* BEGIN *

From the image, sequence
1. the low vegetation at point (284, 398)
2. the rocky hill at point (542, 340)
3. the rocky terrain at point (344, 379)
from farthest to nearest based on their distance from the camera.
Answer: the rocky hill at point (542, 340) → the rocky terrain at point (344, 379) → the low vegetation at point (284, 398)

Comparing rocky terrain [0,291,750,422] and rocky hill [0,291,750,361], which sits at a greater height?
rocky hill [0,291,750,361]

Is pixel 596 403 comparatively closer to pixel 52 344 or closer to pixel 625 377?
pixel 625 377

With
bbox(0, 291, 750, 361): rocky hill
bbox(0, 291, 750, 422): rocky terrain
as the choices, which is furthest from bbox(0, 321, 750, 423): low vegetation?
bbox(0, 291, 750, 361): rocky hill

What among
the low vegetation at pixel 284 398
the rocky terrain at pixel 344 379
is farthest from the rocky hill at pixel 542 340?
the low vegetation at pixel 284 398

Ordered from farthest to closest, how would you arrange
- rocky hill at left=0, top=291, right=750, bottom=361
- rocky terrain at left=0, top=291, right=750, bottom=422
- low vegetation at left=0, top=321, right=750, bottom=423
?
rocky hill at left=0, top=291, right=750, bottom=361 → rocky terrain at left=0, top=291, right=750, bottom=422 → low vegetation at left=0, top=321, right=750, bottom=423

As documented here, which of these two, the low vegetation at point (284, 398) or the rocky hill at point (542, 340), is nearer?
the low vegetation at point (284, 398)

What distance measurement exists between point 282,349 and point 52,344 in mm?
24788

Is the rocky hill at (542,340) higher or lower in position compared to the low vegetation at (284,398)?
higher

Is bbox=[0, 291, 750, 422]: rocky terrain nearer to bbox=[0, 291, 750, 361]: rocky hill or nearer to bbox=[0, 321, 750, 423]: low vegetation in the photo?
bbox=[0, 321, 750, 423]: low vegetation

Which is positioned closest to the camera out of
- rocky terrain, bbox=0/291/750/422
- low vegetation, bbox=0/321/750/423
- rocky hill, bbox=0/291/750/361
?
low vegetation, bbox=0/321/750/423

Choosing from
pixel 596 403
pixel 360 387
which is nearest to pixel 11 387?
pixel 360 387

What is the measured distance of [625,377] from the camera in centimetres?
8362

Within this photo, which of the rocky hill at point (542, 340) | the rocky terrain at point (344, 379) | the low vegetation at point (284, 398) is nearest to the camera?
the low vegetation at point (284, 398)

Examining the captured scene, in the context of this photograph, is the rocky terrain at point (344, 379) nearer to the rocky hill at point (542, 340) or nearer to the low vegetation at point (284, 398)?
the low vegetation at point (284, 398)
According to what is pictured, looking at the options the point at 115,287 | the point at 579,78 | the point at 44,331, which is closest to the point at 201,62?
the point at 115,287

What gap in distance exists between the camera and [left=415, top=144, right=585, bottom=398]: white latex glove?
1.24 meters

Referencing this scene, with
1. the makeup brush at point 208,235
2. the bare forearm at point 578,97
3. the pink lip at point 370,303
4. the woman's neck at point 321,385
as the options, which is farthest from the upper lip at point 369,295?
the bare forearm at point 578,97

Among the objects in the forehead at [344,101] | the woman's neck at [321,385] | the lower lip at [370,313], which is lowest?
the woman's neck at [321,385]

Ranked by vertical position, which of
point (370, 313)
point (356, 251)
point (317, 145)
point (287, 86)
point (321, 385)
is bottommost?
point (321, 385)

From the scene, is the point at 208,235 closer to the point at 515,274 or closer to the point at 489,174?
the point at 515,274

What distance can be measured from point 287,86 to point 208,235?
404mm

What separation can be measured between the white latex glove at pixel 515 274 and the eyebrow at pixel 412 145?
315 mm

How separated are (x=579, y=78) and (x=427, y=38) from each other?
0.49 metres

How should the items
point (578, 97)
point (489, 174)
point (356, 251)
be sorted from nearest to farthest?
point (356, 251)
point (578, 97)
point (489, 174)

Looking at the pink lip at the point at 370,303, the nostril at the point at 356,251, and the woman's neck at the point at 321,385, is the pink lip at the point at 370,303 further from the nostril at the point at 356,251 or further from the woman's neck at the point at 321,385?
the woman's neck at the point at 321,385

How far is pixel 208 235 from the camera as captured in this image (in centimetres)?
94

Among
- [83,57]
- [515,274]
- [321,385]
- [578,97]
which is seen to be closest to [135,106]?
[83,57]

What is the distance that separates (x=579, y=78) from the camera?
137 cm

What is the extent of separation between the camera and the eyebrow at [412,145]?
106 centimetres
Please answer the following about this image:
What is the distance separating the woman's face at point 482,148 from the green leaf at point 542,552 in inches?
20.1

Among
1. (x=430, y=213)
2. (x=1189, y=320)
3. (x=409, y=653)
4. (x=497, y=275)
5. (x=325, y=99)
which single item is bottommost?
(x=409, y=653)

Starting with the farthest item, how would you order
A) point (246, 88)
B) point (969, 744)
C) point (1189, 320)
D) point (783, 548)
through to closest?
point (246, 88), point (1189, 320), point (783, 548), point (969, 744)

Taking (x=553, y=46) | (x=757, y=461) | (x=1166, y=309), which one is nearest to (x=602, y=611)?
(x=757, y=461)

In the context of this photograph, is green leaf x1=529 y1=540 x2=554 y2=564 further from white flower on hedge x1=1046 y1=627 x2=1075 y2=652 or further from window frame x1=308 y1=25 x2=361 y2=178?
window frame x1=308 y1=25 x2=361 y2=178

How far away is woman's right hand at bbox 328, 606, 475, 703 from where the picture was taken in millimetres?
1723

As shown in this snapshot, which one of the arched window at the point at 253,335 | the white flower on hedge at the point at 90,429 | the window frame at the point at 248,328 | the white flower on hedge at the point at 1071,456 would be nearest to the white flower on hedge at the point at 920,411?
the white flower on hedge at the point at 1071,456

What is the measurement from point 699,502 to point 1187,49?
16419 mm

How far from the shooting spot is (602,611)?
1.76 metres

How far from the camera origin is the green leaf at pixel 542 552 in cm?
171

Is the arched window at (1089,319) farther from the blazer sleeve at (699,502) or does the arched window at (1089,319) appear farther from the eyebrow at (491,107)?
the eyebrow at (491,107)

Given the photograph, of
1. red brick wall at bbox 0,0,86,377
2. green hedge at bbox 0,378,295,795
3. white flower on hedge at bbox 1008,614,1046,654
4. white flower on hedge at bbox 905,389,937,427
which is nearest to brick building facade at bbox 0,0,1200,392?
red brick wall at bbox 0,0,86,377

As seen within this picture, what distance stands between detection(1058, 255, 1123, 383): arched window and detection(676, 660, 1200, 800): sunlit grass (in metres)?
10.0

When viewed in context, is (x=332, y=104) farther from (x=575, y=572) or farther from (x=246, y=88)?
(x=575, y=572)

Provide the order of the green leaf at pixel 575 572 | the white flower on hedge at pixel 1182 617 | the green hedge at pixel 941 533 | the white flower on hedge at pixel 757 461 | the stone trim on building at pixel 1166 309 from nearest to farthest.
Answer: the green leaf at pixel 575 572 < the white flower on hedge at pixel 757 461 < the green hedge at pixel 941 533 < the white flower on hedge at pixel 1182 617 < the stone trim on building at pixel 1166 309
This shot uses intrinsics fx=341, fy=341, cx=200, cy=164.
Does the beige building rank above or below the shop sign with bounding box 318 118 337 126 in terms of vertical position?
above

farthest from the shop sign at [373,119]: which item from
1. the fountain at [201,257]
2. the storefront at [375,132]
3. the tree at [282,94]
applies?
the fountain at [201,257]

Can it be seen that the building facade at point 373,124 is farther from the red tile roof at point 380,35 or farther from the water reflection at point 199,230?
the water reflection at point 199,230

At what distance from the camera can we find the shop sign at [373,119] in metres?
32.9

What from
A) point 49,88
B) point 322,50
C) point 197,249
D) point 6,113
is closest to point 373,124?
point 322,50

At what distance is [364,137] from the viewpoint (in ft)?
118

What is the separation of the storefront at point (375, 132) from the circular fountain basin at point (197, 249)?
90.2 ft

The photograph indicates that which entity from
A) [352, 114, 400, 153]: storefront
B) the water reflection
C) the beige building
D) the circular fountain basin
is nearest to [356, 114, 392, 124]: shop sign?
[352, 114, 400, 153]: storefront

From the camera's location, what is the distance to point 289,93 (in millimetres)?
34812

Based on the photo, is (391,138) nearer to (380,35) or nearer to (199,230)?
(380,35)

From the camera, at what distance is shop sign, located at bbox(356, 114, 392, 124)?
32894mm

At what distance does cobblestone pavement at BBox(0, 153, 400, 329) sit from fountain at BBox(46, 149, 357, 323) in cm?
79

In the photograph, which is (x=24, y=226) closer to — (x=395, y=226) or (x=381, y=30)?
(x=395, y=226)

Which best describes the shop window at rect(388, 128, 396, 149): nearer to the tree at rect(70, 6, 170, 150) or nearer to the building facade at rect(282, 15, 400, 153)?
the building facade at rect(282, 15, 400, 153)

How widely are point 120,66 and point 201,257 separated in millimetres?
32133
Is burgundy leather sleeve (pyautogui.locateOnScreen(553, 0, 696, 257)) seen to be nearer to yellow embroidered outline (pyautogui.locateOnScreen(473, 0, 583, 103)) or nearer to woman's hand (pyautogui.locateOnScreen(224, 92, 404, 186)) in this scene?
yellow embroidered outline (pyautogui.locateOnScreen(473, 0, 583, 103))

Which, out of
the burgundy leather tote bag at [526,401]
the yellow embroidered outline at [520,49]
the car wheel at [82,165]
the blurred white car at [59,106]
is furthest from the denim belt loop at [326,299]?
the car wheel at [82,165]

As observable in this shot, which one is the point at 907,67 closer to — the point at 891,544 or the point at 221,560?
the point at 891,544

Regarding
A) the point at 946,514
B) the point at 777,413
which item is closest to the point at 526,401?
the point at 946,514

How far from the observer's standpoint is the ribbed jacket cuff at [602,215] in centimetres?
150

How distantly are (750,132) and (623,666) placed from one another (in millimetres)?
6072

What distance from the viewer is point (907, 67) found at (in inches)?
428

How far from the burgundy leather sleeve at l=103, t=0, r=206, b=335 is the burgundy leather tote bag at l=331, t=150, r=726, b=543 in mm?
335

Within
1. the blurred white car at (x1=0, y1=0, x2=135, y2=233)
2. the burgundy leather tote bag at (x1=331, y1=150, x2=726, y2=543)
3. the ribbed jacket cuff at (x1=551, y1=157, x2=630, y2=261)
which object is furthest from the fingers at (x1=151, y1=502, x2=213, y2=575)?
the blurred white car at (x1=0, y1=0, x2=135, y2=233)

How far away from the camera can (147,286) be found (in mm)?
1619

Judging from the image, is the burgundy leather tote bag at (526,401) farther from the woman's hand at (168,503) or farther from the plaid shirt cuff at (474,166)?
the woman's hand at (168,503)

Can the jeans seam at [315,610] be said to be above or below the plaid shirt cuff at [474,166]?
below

* END *

(WHAT IS ASKED): Find the line containing "Which best describes". Reproduce it exactly, along with every line after it through the last.

(WORKED ANSWER):
Which best describes the shop window at rect(388, 128, 396, 149): nearer to the tree at rect(70, 6, 170, 150) or nearer to the building facade at rect(282, 15, 400, 153)?
the building facade at rect(282, 15, 400, 153)

How widely are point 120,66 and point 201,257 separated in millimetres?
32133
Is burgundy leather sleeve (pyautogui.locateOnScreen(553, 0, 696, 257)) seen to be nearer to yellow embroidered outline (pyautogui.locateOnScreen(473, 0, 583, 103)) or nearer to woman's hand (pyautogui.locateOnScreen(224, 92, 404, 186)) in this scene?
yellow embroidered outline (pyautogui.locateOnScreen(473, 0, 583, 103))

Which, out of
the burgundy leather tote bag at [526,401]
the yellow embroidered outline at [520,49]
the car wheel at [82,165]
the blurred white car at [59,106]
is furthest from the denim belt loop at [326,299]?
the car wheel at [82,165]

As observable in this shot, which one is the point at 907,67 closer to — the point at 891,544 or the point at 221,560?
the point at 891,544

Regarding
A) the point at 946,514
B) the point at 777,413
which item is closest to the point at 526,401?
the point at 946,514

How far from the observer's standpoint is the ribbed jacket cuff at [602,215] in centimetres?
150

How distantly are (750,132) and (623,666) placed from one another (in millimetres)?
6072

What distance from the viewer is point (907, 67) found at (in inches)?
428

How far from the burgundy leather sleeve at l=103, t=0, r=206, b=335 is the burgundy leather tote bag at l=331, t=150, r=726, b=543 in mm?
335

Within
1. the blurred white car at (x1=0, y1=0, x2=135, y2=233)
2. the burgundy leather tote bag at (x1=331, y1=150, x2=726, y2=543)
3. the ribbed jacket cuff at (x1=551, y1=157, x2=630, y2=261)
which object is furthest from the fingers at (x1=151, y1=502, x2=213, y2=575)?
the blurred white car at (x1=0, y1=0, x2=135, y2=233)

How far away from the camera can (147,286) be found (in mm)?
1619

Judging from the image, is the burgundy leather tote bag at (526,401) farther from the woman's hand at (168,503) or farther from the plaid shirt cuff at (474,166)?
the woman's hand at (168,503)

Can the jeans seam at [315,610] be said to be above or below the plaid shirt cuff at [474,166]?
below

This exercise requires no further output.